他对世故人情家长里短之事毫无兴趣,每当朋友们聚会聊俗事的时候,他便默默地坐在一旁,有如老僧入定。
他还是一个不折不扣的篮球迷。对NBA、NCAA的经典战役,他了若指掌。他能如数家珍般说起每个精彩片断的每个细节。他的忠义堂上排排坐的有球神乔丹,大鸟伯德、魔术师约翰逊、大梦奥拉朱旺、微笑刺客托马斯、黑煞马龙、白煞斯托克顿、冷面郎君邓肯,现在该是小皇帝勒布朗了。
他是杜克大学蓝魔球队的忠实粉丝,非常崇拜该队的K教头。每当杜克大学荣登榜首,我一定会打电话去祝贺一番,如果事与愿违,我也会打电话假惺惺地唱一出卧龙吊孝。杜克大学比赛到关键时分,他照例会关上电视,不忍目睹,然后第二天一早战战兢兢地看战报。
张益唐和我也从来不谈钱财之事。但我知道他是个少有的慷慨的人。他不止一次地帮助过朋友。他经济从来谈不上宽裕,但只要得知有朋友师长境况困窘,立马解囊相助。他请他的学生们吃饭,沽酒宰羊,亲自下厨烧八道江南名菜外带张记油炸花生米。
追求不带功利的知识
张益唐需要“闭关”,需要和老天对话,需要孤独,需要自我放逐。我家就是他的选择之一。
去年暑假,我请他到我家来给上高中的儿子开蒙微积分,这是他十几年前就说好了的。于是打电话给他:“老友无恙,但小儿需要开蒙,家中亦有葡萄陈酿需要开封。青梅煮酒,洛矶山论剑,顺便来给我每年一度的7月4日美国音乐会捧场。”

提取材料 »

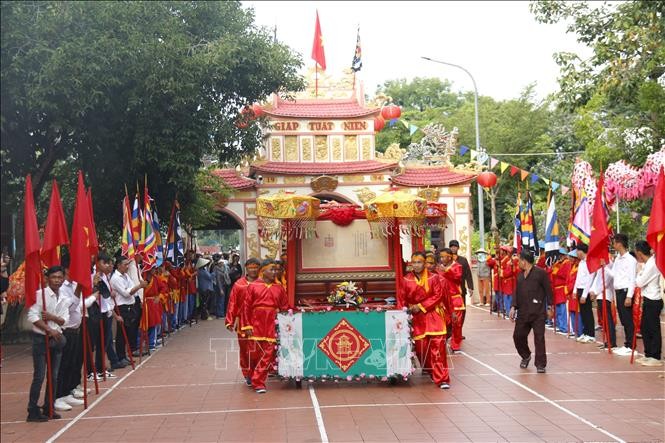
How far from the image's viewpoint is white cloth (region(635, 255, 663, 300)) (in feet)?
41.7

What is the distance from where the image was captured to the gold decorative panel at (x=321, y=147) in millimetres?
33188

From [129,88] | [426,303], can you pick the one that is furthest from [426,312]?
[129,88]

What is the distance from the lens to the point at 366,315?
11.5m

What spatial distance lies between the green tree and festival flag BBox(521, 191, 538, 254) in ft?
19.9

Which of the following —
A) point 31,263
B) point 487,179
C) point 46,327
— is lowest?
point 46,327

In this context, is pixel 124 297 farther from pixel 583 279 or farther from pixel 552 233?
pixel 552 233

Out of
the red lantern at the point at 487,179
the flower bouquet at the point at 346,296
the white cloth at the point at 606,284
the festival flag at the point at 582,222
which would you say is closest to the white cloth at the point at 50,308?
the flower bouquet at the point at 346,296

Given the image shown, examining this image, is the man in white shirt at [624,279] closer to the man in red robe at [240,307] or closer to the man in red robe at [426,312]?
the man in red robe at [426,312]

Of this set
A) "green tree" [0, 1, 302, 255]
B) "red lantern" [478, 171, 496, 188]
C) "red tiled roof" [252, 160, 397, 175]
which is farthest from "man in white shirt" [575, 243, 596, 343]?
"red tiled roof" [252, 160, 397, 175]

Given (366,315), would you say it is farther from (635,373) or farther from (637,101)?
(637,101)

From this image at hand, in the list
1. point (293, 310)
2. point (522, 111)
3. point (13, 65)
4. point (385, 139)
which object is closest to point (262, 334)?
point (293, 310)

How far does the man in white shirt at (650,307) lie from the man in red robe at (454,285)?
3118mm

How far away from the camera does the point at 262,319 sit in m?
11.5

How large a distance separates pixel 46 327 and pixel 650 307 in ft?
27.9
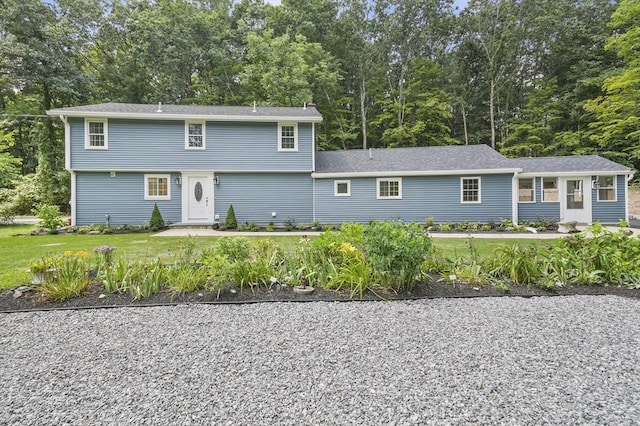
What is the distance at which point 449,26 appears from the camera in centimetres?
2297

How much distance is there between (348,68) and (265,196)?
50.0 ft

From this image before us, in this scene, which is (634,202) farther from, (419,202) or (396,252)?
(396,252)

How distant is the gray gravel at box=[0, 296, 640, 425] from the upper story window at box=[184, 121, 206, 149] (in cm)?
1051

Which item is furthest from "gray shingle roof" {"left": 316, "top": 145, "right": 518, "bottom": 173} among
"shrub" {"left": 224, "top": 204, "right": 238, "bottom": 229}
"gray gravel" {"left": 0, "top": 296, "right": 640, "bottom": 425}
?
"gray gravel" {"left": 0, "top": 296, "right": 640, "bottom": 425}

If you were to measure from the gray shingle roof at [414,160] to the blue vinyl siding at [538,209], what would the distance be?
158 centimetres

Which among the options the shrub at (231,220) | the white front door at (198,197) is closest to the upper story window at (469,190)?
the shrub at (231,220)

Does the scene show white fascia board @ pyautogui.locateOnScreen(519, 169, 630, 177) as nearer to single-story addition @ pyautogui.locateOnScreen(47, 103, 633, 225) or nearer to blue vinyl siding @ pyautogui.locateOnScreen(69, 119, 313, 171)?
single-story addition @ pyautogui.locateOnScreen(47, 103, 633, 225)

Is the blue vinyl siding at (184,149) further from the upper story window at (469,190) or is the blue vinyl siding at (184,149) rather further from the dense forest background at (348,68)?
the dense forest background at (348,68)

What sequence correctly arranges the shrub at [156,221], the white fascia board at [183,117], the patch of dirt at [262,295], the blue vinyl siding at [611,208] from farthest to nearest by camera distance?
the blue vinyl siding at [611,208]
the white fascia board at [183,117]
the shrub at [156,221]
the patch of dirt at [262,295]

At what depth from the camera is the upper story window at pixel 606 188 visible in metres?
12.4

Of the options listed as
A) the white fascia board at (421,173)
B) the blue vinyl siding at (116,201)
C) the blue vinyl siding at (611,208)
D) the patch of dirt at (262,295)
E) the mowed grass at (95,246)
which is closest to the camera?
the patch of dirt at (262,295)

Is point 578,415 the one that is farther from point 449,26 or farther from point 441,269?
point 449,26

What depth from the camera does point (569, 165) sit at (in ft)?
41.9

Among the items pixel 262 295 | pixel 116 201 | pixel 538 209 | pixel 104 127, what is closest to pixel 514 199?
pixel 538 209
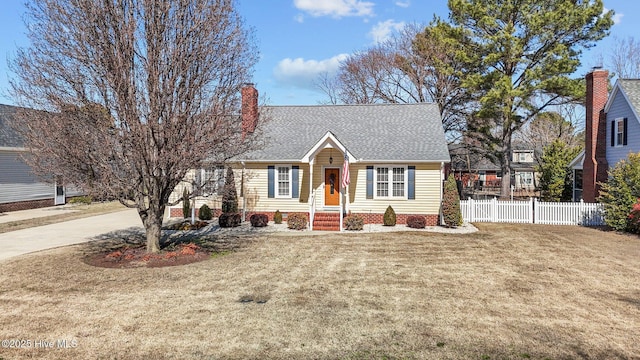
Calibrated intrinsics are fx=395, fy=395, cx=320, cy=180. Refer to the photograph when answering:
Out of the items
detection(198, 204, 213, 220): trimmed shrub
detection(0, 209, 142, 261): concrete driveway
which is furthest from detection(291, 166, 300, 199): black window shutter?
detection(0, 209, 142, 261): concrete driveway

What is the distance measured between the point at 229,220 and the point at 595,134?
1997 cm

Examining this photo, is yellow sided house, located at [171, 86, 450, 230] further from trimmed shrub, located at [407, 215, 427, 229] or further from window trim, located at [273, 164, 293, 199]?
trimmed shrub, located at [407, 215, 427, 229]

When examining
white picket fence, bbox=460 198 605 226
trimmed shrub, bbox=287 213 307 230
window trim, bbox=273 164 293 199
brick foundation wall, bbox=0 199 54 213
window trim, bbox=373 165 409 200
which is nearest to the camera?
trimmed shrub, bbox=287 213 307 230

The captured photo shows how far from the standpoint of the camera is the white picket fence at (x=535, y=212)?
1909 cm

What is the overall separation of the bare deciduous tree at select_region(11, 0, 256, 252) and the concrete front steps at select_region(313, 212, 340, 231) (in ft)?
27.0

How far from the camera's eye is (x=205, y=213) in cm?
2038

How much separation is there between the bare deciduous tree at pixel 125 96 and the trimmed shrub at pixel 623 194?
16.7 m

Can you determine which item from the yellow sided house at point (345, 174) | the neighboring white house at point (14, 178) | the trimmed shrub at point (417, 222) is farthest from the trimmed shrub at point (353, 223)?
the neighboring white house at point (14, 178)

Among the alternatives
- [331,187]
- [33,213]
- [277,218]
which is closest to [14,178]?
[33,213]

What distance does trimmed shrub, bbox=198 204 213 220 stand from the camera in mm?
20312

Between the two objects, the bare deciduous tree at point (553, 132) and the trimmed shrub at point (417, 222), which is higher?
the bare deciduous tree at point (553, 132)

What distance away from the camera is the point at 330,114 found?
78.1 feet

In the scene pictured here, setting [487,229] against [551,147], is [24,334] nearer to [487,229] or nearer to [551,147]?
[487,229]

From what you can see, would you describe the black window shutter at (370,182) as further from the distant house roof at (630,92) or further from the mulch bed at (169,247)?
the distant house roof at (630,92)
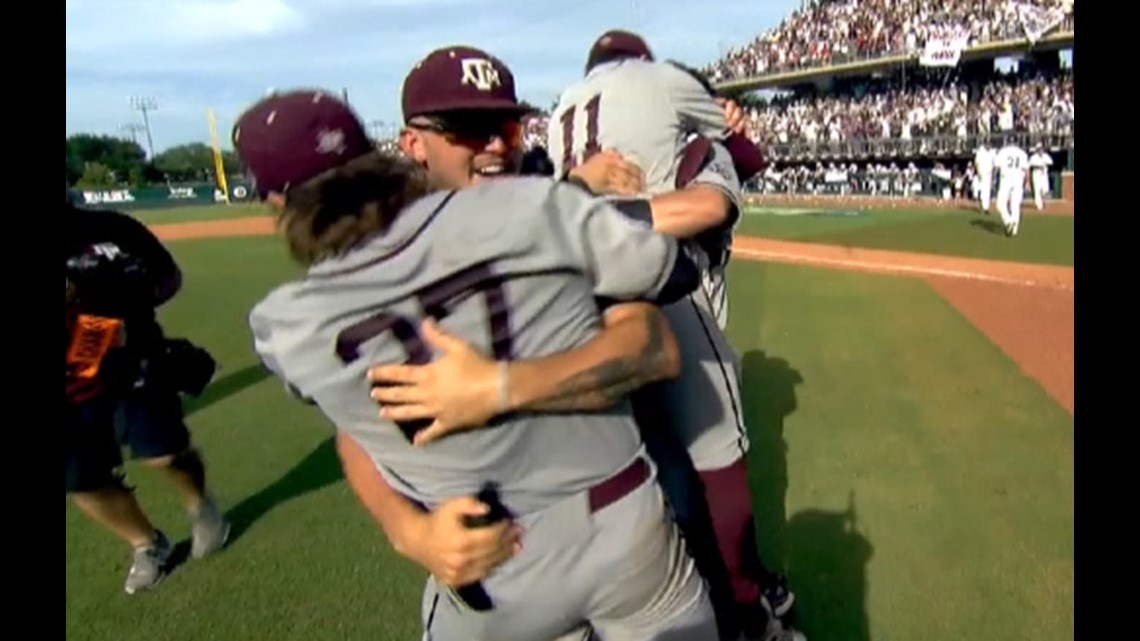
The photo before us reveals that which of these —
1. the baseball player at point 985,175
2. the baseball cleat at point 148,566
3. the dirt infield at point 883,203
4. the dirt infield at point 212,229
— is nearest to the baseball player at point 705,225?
the baseball cleat at point 148,566

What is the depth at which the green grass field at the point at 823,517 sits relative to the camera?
3555 millimetres

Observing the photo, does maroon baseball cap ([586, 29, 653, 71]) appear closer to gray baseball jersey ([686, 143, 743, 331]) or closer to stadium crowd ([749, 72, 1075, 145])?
gray baseball jersey ([686, 143, 743, 331])

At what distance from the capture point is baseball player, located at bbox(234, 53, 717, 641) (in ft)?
5.00

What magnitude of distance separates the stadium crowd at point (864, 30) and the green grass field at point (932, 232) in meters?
12.6

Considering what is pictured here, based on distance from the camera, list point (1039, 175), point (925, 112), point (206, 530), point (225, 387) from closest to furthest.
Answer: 1. point (206, 530)
2. point (225, 387)
3. point (1039, 175)
4. point (925, 112)

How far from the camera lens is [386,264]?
4.95 ft

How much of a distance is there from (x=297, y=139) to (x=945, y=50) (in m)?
37.6

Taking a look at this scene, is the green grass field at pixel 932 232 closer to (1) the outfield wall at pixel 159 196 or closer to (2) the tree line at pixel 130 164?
(1) the outfield wall at pixel 159 196

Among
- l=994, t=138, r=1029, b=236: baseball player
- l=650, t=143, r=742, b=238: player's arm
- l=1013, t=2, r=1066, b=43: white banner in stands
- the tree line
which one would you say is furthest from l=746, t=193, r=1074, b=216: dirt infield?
the tree line

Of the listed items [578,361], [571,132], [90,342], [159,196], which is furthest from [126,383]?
[159,196]

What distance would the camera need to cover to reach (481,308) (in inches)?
60.9

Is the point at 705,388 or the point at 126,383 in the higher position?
the point at 705,388

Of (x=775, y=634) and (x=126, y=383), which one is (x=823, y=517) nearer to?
(x=775, y=634)
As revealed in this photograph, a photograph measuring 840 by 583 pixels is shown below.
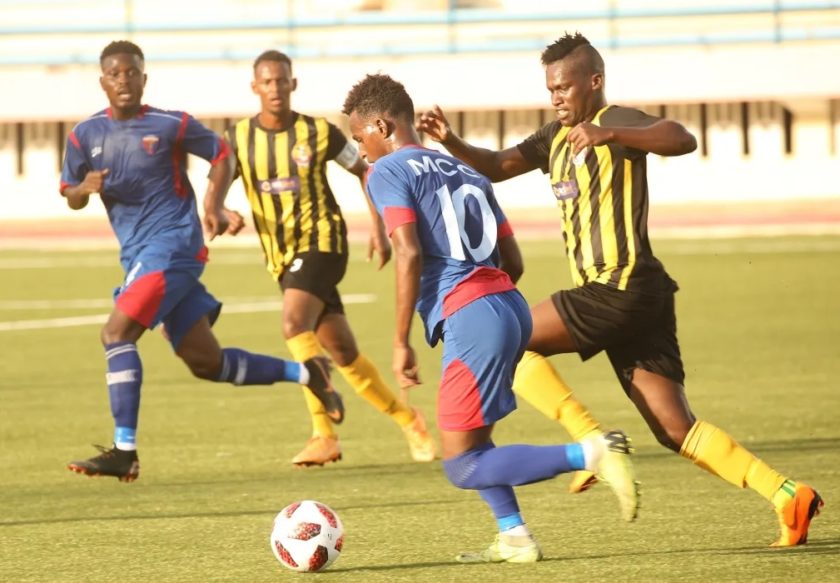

任务要求 »
把上面的文章选段完整抄录一遍，一字不差。 上列各行与本练习无关。

参考答案 »
他对世故人情家长里短之事毫无兴趣,每当朋友们聚会聊俗事的时候,他便默默地坐在一旁,有如老僧入定。
他还是一个不折不扣的篮球迷。对NBA、NCAA的经典战役,他了若指掌。他能如数家珍般说起每个精彩片断的每个细节。他的忠义堂上排排坐的有球神乔丹,大鸟伯德、魔术师约翰逊、大梦奥拉朱旺、微笑刺客托马斯、黑煞马龙、白煞斯托克顿、冷面郎君邓肯,现在该是小皇帝勒布朗了。
他是杜克大学蓝魔球队的忠实粉丝,非常崇拜该队的K教头。每当杜克大学荣登榜首,我一定会打电话去祝贺一番,如果事与愿违,我也会打电话假惺惺地唱一出卧龙吊孝。杜克大学比赛到关键时分,他照例会关上电视,不忍目睹,然后第二天一早战战兢兢地看战报。
张益唐和我也从来不谈钱财之事。但我知道他是个少有的慷慨的人。他不止一次地帮助过朋友。他经济从来谈不上宽裕,但只要得知有朋友师长境况困窘,立马解囊相助。他请他的学生们吃饭,沽酒宰羊,亲自下厨烧八道江南名菜外带张记油炸花生米。
追求不带功利的知识
张益唐需要“闭关”,需要和老天对话,需要孤独,需要自我放逐。我家就是他的选择之一。
去年暑假,我请他到我家来给上高中的儿子开蒙微积分,这是他十几年前就说好了的。于是打电话给他:“老友无恙,但小儿需要开蒙,家中亦有葡萄陈酿需要开封。青梅煮酒,洛矶山论剑,顺便来给我每年一度的7月4日美国音乐会捧场。”